Top of Study text
Summary: New research published in Science shows that glial cells play a crucial role in coordinating nerve cell development in the brain.
Source: NYU
Biologists have discovered an unexpected driver of brain development: glial cells. This finding changes how scientists understand the timing and coordination of nerve cell formation across different brain regions.
Published in the journal Science, the study reveals that glia — non-neuronal cells long considered mostly passive support for neurons — actively coordinate the birth and identity of neurons during brain development.
“These results prompt us to move beyond a strictly neuron-centered view of brain development,” says Vilaiwan Fernandes, a postdoctoral fellow in New York University’s Department of Biology and the lead author of the study. “Our work shows that key questions about when neurons are born, what kinds of neurons they become, and how their birth is coordinated across different brain areas cannot be fully understood without accounting for glial contributions.”
Bottom of Study text
Top of Information
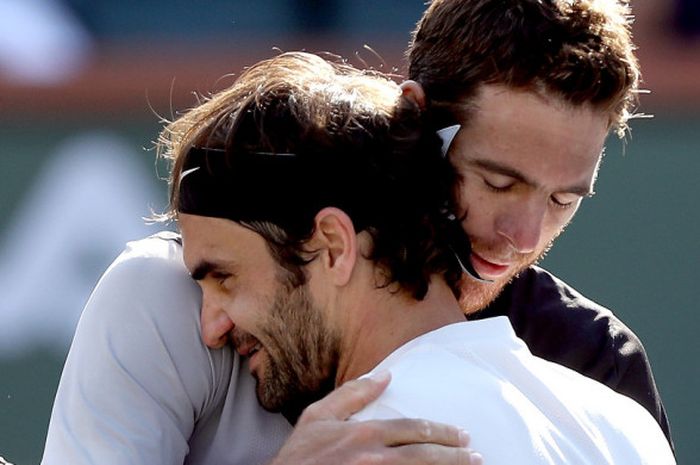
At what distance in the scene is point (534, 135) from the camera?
217cm

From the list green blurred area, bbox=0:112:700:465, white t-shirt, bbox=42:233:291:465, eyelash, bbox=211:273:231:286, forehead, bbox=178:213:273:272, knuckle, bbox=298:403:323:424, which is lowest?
green blurred area, bbox=0:112:700:465

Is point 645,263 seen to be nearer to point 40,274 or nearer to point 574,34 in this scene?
point 40,274

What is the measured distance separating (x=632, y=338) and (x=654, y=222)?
2.05 m

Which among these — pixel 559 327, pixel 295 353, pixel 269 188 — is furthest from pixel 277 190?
pixel 559 327

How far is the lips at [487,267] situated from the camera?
211 centimetres

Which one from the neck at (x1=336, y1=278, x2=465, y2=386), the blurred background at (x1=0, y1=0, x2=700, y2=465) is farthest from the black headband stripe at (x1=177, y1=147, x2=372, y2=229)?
the blurred background at (x1=0, y1=0, x2=700, y2=465)

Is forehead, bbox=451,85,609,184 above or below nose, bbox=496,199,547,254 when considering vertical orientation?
above

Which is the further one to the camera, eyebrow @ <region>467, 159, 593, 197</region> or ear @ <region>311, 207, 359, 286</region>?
eyebrow @ <region>467, 159, 593, 197</region>

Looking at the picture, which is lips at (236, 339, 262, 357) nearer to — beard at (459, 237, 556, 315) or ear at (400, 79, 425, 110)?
beard at (459, 237, 556, 315)

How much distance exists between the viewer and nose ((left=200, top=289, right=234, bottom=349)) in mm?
1938

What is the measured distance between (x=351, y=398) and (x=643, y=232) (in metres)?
3.02

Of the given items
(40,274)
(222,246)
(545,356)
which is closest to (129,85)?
(40,274)

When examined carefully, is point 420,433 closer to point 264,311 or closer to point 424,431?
point 424,431

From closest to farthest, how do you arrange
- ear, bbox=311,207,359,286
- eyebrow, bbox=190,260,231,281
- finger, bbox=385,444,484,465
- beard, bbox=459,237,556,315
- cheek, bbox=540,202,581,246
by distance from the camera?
finger, bbox=385,444,484,465 < ear, bbox=311,207,359,286 < eyebrow, bbox=190,260,231,281 < beard, bbox=459,237,556,315 < cheek, bbox=540,202,581,246
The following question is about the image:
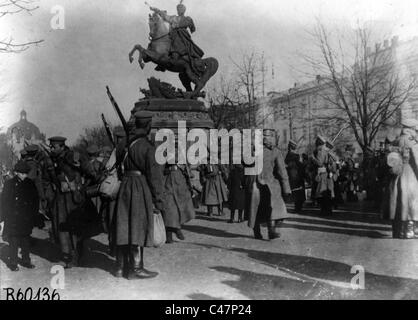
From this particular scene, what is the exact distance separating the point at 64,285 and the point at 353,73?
1614 cm

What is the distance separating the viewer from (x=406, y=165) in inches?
360

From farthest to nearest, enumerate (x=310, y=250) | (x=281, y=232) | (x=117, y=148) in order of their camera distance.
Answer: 1. (x=281, y=232)
2. (x=310, y=250)
3. (x=117, y=148)

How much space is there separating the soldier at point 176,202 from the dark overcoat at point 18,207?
247cm

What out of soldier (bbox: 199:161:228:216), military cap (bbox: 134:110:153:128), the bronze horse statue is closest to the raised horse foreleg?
the bronze horse statue

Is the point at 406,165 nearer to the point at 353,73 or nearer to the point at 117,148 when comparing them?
the point at 117,148

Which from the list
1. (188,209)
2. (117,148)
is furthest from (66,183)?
(188,209)

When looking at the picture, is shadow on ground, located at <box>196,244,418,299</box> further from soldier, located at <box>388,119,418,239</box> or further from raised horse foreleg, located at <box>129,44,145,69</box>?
raised horse foreleg, located at <box>129,44,145,69</box>

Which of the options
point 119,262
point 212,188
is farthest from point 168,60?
point 119,262

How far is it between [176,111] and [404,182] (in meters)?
10.9

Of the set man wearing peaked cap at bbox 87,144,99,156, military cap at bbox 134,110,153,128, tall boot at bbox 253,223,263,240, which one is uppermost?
military cap at bbox 134,110,153,128

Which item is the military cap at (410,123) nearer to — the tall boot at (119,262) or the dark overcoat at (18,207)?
the tall boot at (119,262)

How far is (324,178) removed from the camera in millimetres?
13492

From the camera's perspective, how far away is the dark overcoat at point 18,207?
304 inches

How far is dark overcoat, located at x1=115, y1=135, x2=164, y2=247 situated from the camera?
6.49m
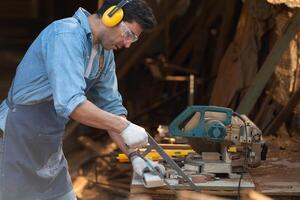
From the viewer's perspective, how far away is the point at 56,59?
9.57ft

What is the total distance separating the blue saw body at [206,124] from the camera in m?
3.80

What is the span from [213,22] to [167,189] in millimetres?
5210

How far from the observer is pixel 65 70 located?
289 centimetres

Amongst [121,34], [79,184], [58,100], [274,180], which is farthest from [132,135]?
[79,184]

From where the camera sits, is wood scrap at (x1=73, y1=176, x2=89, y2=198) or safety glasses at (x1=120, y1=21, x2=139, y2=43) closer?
safety glasses at (x1=120, y1=21, x2=139, y2=43)

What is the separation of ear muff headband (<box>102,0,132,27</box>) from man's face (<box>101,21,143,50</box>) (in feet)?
0.11

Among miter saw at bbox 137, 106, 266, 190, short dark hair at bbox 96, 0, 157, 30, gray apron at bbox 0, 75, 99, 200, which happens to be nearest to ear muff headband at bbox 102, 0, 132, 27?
short dark hair at bbox 96, 0, 157, 30

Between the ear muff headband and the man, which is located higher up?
the ear muff headband

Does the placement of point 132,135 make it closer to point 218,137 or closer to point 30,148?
point 30,148

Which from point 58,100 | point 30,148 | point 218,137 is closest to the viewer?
point 58,100

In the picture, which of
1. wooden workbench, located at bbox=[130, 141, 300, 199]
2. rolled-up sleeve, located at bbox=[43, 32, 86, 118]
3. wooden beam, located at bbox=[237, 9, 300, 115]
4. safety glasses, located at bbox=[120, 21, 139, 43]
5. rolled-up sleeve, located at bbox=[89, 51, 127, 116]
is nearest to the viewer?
rolled-up sleeve, located at bbox=[43, 32, 86, 118]

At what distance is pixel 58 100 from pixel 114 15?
49 centimetres

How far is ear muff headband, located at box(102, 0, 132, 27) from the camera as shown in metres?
3.04

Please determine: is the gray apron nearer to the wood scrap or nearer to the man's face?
the man's face
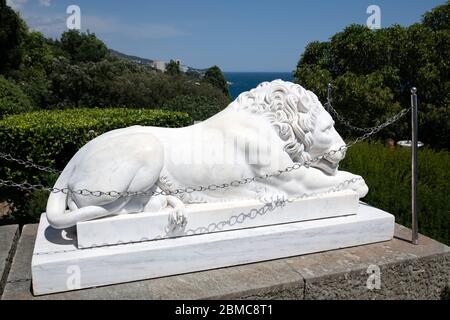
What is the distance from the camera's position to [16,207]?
21.7 feet

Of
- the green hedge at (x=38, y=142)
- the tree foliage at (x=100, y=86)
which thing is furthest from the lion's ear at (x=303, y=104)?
the tree foliage at (x=100, y=86)

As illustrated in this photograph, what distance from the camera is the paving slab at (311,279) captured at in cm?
293

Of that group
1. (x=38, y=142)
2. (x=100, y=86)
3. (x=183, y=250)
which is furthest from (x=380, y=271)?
(x=100, y=86)

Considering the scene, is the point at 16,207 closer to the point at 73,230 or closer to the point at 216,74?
the point at 73,230

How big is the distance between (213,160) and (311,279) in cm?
115

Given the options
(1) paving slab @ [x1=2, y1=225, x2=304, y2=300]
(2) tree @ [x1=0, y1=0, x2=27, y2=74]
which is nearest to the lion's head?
(1) paving slab @ [x1=2, y1=225, x2=304, y2=300]

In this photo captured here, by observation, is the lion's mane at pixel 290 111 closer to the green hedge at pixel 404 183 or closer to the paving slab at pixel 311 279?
the paving slab at pixel 311 279

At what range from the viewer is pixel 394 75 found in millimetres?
10211

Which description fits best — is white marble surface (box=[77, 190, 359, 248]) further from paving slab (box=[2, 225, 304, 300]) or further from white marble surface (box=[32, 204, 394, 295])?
paving slab (box=[2, 225, 304, 300])

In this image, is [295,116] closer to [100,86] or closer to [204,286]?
[204,286]

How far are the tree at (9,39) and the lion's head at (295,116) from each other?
66.1ft

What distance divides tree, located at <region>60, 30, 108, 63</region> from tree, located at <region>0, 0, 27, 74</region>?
5956 millimetres

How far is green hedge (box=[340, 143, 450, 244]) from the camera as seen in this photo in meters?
4.61
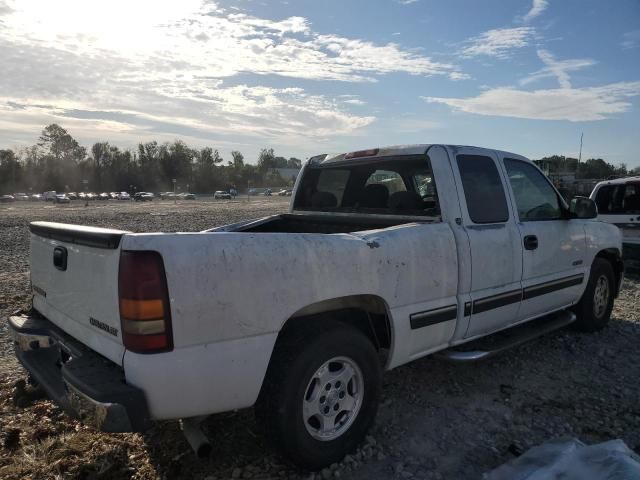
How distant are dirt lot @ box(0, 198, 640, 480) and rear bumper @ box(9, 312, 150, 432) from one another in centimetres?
58

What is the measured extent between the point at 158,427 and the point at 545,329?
341 centimetres

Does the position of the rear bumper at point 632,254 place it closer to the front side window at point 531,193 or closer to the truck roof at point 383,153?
the front side window at point 531,193

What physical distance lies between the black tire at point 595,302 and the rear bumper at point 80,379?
15.7 feet

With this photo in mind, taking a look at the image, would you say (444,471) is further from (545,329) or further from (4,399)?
(4,399)

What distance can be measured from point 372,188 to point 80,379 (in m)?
3.01

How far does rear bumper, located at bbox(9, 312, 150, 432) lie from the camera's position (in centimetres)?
219

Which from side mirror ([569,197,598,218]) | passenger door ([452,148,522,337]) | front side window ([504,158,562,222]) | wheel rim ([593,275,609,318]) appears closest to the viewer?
passenger door ([452,148,522,337])

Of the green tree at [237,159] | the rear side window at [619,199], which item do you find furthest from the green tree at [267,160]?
Bottom of Information
◆ Your assignment
In the article on glial cells and brain development, who is named as the lead author of the study?

◆ Answer to the problem
Vilaiwan Fernandes, a postdoctoral fellow in New York University's Department of Biology.